§ **TASK REQUIREMENTS**
Given the records underneath, please repeat exactly the lines from the line with "www.monroyasesores.com.mx81 EJEMPLO DE" through the line with "On the right", passing over any picture.

---- DATA SUPPLIED

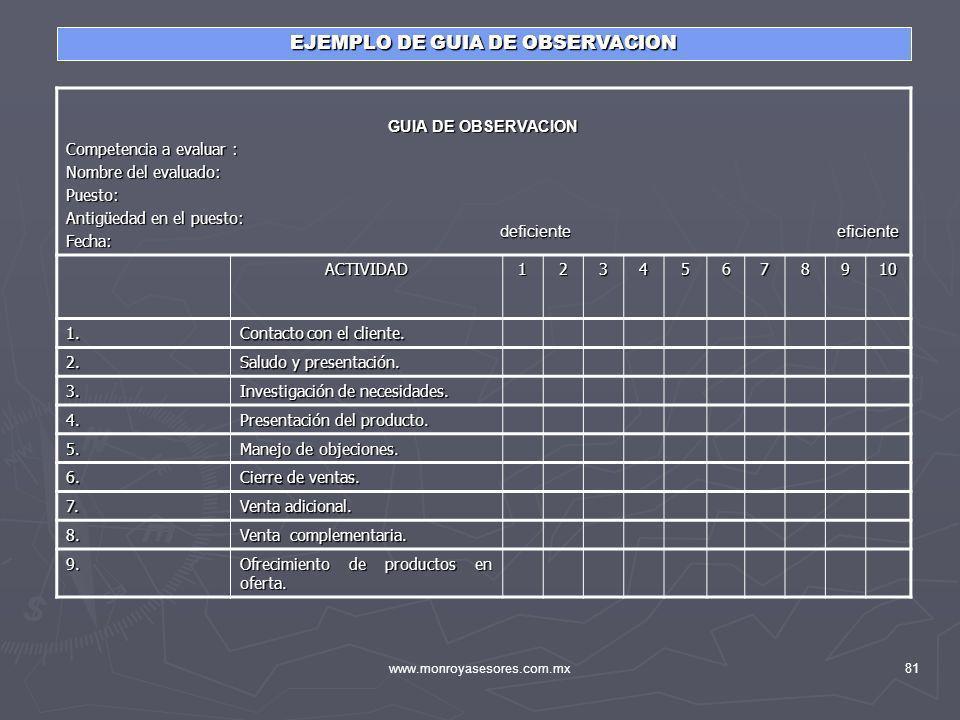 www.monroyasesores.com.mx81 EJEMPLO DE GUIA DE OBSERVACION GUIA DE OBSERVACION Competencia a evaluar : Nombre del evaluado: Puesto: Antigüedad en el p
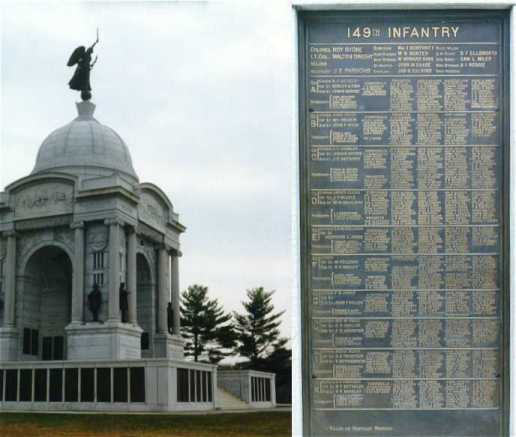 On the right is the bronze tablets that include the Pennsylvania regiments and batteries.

--------
---- DATA SUPPLIED

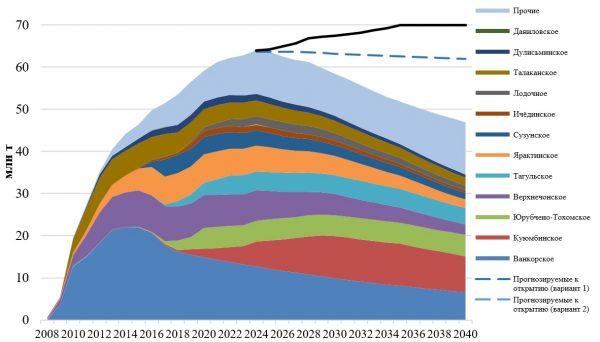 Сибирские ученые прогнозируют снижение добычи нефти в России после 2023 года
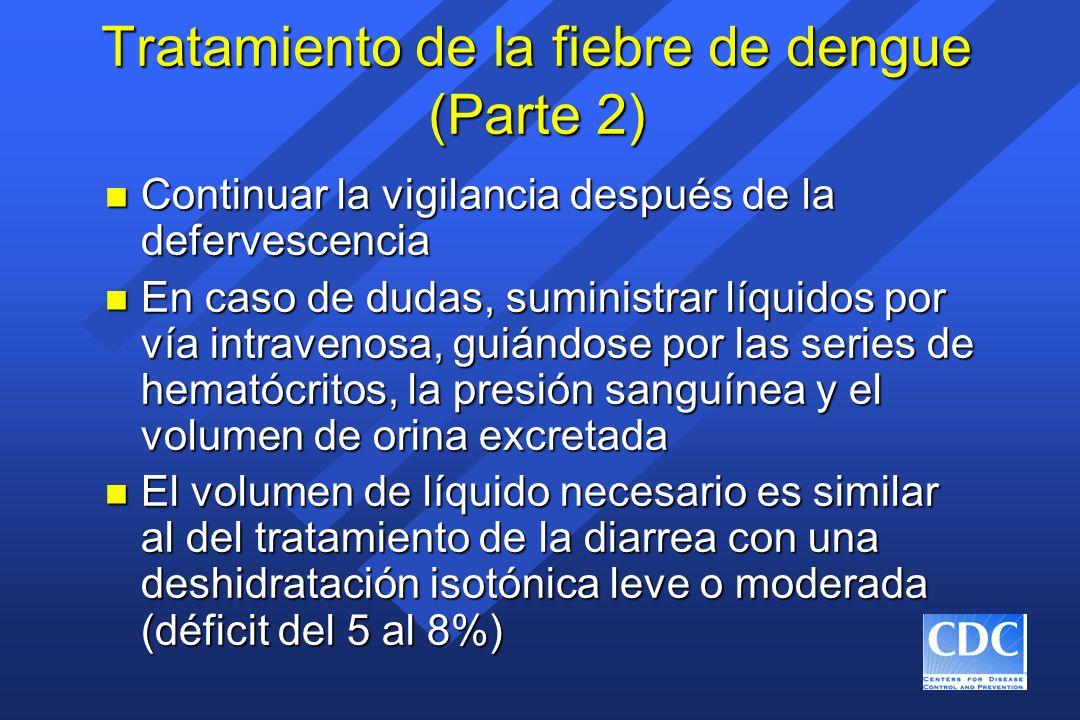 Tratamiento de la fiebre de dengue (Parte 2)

--------
---- DATA SUPPLIED

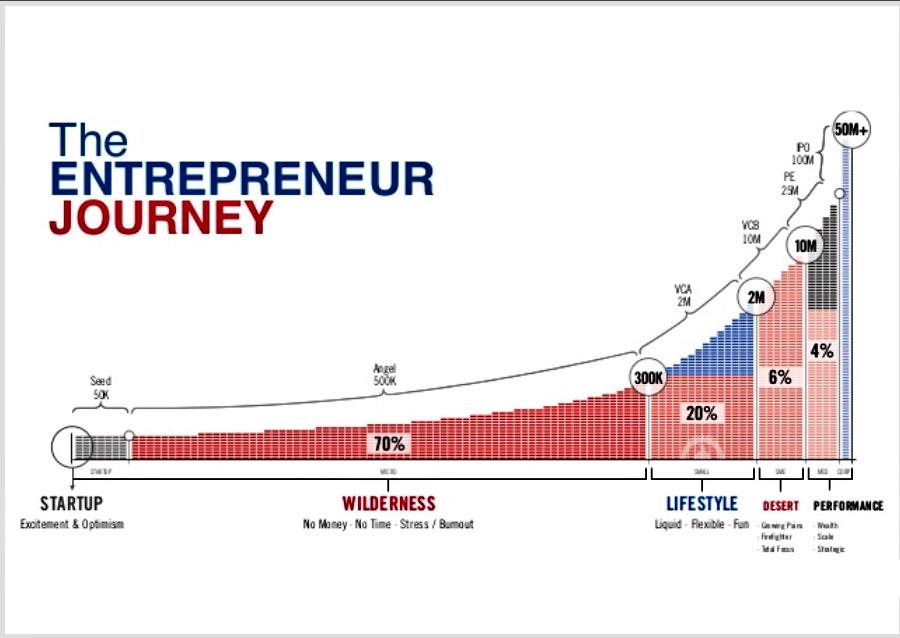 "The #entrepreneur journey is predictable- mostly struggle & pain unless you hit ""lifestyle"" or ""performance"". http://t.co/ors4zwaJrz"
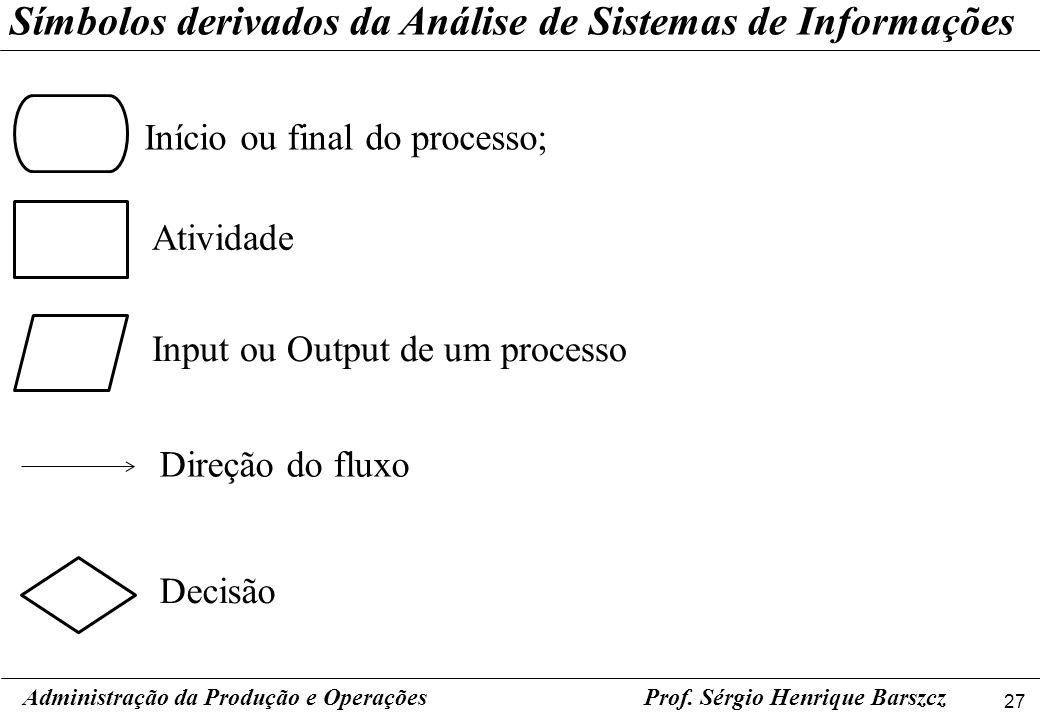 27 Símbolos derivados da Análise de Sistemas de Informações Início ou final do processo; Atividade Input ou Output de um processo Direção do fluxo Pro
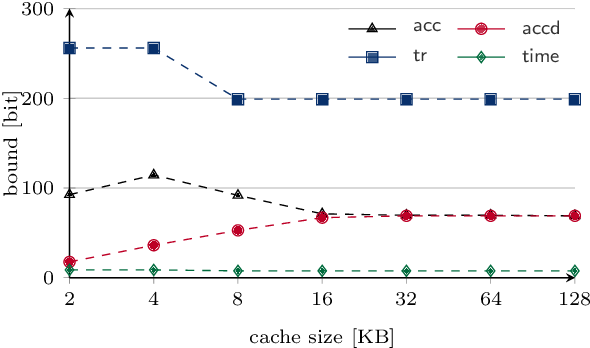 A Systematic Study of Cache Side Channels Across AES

--------

§ **ANSWER SPACE**
 www.monroyasesores.com.mx81 EJEMPLO DE GUIA DE OBSERVACION GUIA DE OBSERVACION Competencia a evaluar : Nombre del evaluado: Puesto: Antigüedad en el p
 On the right is the bronze tablets that include the Pennsylvania regiments and batteries.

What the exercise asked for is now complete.